- REQUIRED ACTION -
Please tally the lines below that contain the string "Tanzania" and reply with that figure only.

---- INPUT DATA

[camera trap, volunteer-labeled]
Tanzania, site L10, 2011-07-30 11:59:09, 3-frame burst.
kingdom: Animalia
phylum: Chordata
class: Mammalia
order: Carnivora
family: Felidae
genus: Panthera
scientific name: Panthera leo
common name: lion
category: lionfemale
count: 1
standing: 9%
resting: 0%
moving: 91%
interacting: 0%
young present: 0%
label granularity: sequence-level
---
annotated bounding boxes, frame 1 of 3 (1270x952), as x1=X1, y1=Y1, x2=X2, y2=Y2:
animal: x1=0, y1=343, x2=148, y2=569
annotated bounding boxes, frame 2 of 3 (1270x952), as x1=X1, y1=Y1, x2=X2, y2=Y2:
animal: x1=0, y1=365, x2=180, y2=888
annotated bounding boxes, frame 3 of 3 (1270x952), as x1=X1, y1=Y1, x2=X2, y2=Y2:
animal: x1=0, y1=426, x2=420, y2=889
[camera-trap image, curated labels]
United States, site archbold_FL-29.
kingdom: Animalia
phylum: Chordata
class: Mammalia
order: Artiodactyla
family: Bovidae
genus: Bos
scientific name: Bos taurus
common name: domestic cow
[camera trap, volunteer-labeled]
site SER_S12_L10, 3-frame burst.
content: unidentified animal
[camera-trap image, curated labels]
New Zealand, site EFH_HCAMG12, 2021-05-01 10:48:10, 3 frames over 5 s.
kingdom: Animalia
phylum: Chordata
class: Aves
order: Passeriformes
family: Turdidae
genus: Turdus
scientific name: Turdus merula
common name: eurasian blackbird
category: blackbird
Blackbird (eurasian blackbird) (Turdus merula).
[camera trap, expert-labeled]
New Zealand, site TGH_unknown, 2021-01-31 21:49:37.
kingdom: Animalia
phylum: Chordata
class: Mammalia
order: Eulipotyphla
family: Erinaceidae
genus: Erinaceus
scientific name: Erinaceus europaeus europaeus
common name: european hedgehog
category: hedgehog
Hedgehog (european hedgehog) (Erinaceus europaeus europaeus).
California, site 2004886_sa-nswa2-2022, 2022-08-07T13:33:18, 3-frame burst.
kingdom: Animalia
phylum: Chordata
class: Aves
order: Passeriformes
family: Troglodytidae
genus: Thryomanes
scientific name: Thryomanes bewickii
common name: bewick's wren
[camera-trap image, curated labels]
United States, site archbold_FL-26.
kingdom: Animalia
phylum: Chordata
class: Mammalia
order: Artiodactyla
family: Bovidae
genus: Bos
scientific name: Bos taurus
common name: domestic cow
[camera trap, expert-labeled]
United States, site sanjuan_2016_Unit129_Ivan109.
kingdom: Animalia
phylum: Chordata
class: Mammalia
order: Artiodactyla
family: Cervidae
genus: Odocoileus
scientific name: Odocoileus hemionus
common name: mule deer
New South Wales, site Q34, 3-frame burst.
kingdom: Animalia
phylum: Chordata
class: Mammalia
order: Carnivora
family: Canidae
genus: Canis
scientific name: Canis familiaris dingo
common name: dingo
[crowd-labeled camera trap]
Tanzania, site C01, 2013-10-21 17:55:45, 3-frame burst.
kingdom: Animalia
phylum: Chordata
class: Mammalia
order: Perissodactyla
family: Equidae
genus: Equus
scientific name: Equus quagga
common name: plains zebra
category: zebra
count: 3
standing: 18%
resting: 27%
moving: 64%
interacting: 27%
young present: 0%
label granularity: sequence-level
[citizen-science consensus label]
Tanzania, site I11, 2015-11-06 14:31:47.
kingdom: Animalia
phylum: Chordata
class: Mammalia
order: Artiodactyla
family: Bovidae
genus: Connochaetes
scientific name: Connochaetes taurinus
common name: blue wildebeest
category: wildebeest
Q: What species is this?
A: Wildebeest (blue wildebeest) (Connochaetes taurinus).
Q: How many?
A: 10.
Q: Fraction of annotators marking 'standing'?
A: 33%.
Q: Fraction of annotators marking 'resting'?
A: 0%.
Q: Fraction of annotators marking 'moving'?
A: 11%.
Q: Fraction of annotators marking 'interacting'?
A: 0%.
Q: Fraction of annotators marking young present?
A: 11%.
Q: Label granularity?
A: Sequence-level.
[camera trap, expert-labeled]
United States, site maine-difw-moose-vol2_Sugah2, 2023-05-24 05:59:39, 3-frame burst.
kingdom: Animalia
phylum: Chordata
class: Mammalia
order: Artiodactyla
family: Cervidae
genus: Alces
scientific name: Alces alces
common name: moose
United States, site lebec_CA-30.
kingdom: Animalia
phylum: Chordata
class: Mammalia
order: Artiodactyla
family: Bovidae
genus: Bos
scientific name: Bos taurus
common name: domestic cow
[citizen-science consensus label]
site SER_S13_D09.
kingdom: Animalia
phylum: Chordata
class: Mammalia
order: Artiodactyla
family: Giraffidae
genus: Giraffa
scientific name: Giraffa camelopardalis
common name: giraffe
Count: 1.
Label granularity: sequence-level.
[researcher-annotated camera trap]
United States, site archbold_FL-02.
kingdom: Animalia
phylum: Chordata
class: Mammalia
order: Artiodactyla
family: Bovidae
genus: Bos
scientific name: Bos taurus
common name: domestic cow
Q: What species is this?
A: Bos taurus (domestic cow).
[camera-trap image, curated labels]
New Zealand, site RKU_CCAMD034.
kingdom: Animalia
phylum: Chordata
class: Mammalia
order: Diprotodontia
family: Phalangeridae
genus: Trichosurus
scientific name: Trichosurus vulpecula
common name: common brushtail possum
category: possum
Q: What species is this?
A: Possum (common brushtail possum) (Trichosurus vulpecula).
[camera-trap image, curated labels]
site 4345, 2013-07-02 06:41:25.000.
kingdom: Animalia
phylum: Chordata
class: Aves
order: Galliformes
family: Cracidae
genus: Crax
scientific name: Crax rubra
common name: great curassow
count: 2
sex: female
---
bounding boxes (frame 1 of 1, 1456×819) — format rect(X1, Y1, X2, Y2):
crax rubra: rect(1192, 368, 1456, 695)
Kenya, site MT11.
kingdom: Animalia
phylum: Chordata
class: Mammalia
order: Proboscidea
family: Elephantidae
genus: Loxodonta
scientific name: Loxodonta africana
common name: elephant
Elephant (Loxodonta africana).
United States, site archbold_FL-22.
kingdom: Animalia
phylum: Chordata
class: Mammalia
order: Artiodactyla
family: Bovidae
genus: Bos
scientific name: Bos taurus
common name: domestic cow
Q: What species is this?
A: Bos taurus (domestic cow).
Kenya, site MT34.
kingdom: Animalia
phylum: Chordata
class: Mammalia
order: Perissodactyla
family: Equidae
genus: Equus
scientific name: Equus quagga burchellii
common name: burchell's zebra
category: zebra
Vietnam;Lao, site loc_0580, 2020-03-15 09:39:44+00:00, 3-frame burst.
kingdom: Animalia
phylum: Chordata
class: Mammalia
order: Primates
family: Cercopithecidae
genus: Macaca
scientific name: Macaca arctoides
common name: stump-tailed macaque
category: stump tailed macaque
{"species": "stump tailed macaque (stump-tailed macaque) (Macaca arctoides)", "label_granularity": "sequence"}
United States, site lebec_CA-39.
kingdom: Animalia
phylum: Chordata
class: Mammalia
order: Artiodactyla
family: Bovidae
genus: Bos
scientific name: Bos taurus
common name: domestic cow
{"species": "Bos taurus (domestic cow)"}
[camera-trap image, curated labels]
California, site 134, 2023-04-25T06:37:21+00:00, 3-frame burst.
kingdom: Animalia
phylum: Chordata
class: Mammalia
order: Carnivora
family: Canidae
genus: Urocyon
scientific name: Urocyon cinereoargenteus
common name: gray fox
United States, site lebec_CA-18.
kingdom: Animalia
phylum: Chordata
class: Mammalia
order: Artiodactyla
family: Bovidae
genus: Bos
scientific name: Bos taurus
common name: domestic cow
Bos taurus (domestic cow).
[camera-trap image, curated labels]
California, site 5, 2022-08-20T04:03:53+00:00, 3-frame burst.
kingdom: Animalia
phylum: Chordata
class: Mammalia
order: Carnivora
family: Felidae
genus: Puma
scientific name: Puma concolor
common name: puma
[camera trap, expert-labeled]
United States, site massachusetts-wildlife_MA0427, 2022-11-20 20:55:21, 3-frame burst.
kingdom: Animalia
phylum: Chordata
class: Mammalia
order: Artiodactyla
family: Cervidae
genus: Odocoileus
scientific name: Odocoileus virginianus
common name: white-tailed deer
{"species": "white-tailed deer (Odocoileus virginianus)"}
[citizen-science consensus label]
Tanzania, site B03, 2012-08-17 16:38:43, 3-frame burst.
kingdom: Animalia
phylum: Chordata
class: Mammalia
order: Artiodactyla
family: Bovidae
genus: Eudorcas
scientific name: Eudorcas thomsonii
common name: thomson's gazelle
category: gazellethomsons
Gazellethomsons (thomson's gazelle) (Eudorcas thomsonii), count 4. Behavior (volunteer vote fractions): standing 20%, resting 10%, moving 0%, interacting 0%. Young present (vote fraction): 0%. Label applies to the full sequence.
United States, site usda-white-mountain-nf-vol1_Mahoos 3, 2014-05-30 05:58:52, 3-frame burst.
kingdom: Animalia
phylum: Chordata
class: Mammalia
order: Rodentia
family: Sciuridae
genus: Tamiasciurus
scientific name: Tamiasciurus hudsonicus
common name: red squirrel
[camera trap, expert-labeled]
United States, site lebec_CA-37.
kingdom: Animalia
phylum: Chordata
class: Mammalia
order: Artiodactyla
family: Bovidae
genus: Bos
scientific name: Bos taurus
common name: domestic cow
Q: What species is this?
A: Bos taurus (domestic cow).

--------

- SOLUTION TO THE EXERCISE -
4